━━━━━ INPUT ROWS

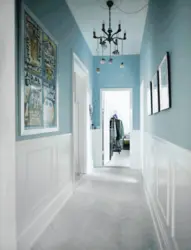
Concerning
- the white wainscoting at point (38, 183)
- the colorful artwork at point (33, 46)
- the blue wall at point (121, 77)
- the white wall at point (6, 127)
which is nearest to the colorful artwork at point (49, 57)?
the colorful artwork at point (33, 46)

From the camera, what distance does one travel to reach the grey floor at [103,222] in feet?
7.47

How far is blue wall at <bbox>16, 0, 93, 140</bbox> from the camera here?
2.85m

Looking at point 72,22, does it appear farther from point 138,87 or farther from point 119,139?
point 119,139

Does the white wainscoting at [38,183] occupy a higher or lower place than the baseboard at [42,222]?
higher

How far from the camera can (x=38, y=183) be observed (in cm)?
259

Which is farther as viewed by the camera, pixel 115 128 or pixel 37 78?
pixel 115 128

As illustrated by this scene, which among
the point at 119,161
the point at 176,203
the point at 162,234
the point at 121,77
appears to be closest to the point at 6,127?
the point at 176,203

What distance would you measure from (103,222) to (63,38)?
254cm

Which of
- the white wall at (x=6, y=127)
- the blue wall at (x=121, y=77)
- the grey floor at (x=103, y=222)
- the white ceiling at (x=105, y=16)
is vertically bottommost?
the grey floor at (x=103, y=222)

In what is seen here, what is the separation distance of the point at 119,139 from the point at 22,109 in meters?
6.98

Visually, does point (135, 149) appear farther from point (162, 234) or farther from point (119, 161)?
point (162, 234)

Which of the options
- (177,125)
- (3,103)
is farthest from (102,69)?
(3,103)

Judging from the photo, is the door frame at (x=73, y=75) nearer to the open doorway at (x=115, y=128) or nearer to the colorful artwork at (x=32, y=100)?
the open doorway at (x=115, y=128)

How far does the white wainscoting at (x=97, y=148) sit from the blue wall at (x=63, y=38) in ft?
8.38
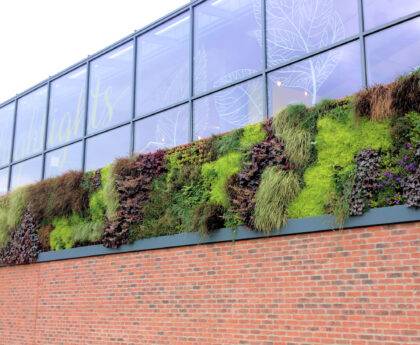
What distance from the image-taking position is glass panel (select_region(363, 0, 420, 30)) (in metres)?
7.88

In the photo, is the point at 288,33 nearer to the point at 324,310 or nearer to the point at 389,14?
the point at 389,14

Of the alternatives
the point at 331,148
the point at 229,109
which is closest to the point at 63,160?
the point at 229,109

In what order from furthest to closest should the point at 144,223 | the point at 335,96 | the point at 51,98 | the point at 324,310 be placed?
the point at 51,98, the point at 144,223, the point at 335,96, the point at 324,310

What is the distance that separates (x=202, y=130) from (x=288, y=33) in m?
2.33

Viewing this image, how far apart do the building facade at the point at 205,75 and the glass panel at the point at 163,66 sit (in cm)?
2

━━━━━━━━━━

> [THE EXERCISE]
Output all the lines above as a JSON list of strings, one string per line, omitting blank lines. Leave the pictures out of the answer.

> [PROBLEM SOLUTION]
[
  "Concerning",
  "- the white wainscoting at point (38, 183)",
  "- the colorful artwork at point (33, 46)",
  "- the blue wall at point (121, 77)",
  "- the white wall at point (6, 127)",
  "which is nearest to the colorful artwork at point (49, 57)?",
  "the colorful artwork at point (33, 46)",
  "From the camera, what distance does one travel to reach the grey floor at [103,222] in feet?",
  "7.47",
  "How far is blue wall at <bbox>16, 0, 93, 140</bbox> from the camera here?",
  "2.85m",
  "Looking at point 72,22, does it appear farther from point 138,87 or farther from point 119,139?",
  "point 119,139",
  "Does the white wainscoting at [38,183] occupy a higher or lower place than the baseboard at [42,222]?",
  "higher",
  "How far from the camera can (x=38, y=183) be observed (in cm)?",
  "259",
  "Which is farther as viewed by the camera, pixel 115 128 or pixel 37 78?",
  "pixel 115 128",
  "As illustrated by this scene, which among",
  "the point at 119,161",
  "the point at 176,203",
  "the point at 162,234",
  "the point at 121,77",
  "appears to be closest to the point at 6,127?",
  "the point at 176,203",
  "What distance would you measure from (103,222) to (63,38)?",
  "254cm",
  "Which of",
  "- the white wall at (x=6, y=127)",
  "- the blue wall at (x=121, y=77)",
  "- the grey floor at (x=103, y=222)",
  "- the white ceiling at (x=105, y=16)",
  "is vertically bottommost?",
  "the grey floor at (x=103, y=222)",
  "In what is seen here, what is the separation distance of the point at 119,139 from the point at 22,109 in meters?",
  "6.98",
  "Visually, does point (135, 149) appear farther from point (162, 234) or farther from point (119, 161)?",
  "point (162, 234)",
  "Which of the options",
  "- (177,125)",
  "- (3,103)",
  "is farthest from (102,69)?",
  "(3,103)",
  "Judging from the photo, is the door frame at (x=73, y=75) nearer to the open doorway at (x=115, y=128) or nearer to the colorful artwork at (x=32, y=100)?",
  "the open doorway at (x=115, y=128)",
  "How far does the white wainscoting at (x=97, y=148) sit from the blue wall at (x=63, y=38) in ft?",
  "8.38",
  "What distance from the image-taking position is glass panel (select_region(363, 0, 420, 30)) (in metres)?",
  "7.88",
  "In the photo, is the point at 288,33 nearer to the point at 324,310 or nearer to the point at 389,14?",
  "the point at 389,14",
  "Of the alternatives",
  "the point at 331,148",
  "the point at 229,109",
  "which is closest to the point at 63,160?",
  "the point at 229,109",
  "In what order from furthest to closest should the point at 144,223 | the point at 335,96 | the point at 51,98 | the point at 324,310 be placed?",
  "the point at 51,98, the point at 144,223, the point at 335,96, the point at 324,310",
  "What is the distance that separates (x=202, y=130) from (x=288, y=33) in m?",
  "2.33",
  "Viewing this image, how far apart do the building facade at the point at 205,75 and the glass panel at the point at 163,66 sit (in cm)?",
  "2"
]